Helene, who has two children aged seven and 11, would like to see the scheme rolled out throughout South Gloucestershire so the benefits of outdoor play in a safe environment are available to all children from all social spectrums.

“The lower down the social scale you go, the more likely it is that children have childhood obesity and these are the parents who aren’t going to be able to pay the road closure fee. These are the people who need it the most.”

Helene said she has witnessed benefits of street play following a street parties in Rockside Avenue and Bridge Leap Road to celebrate the Queen’s Diamond Jubilee in 2012. Children who didn’t know each other before have now forged friendships and a number of street initiatives have taken place including a Halloween party and bake-off events. There is also talk of holding a ‘Bridge Rock In Bloom’ to get young people involved in gardening as well as an event to bring the elderly together.

Helene is now looking to contact councillor Ian Blair, the chairman of the council’s Children and Young People committee, and there are also plans for a petition signed by the children of South Gloucestershire.

So far the group has had little success in getting the council to waive the fee and it looks possible the first planned road closure - in Bromley Heath Avenue on September 13 - will have to be abandoned.

Bromley Heath resident Jacky Dockerty, 45,  submitted an official road closure application along with an alternative traffic plan at the beginning of August.
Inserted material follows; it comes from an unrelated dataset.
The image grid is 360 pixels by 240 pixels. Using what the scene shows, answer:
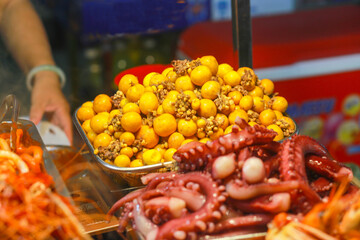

She has received an email from a council street works co-ordinator saying no to her request to drop the fee.

However, she has yet to hear back from the authority’s legal team and remains positive that ultimately the council will support the scheme.

“I think the timing, with it being August, has gone against us because people are on annual leave. It’s not in the council’s interest not to support us. I just think we are not getting through to the right people.

“We are disappointed by the initial response but don’t think it’s the end of the road. There are other avenues we can explore and really hope the council can be supportive of us.”

Jacky said it wouldn’t be practical for residents to have to pay the fee.

“We can’t pay the £140 because we don’t have a committee and we’re not a charity - we have no funds. If it’s going to rely on residents being benevolent it will fall flat on its face. No one is going to want to pay £140 out of their own pocket.

“Playing Out is about building closer community relationships and safer communities. It hits all the targets around encouraging children to play. We feel children should be outdoors playing rather than staying indoors not exploring their local environment and not making local relationships.”

South Gloucestershire Council was approached for a response but had not got back to us before we went to print.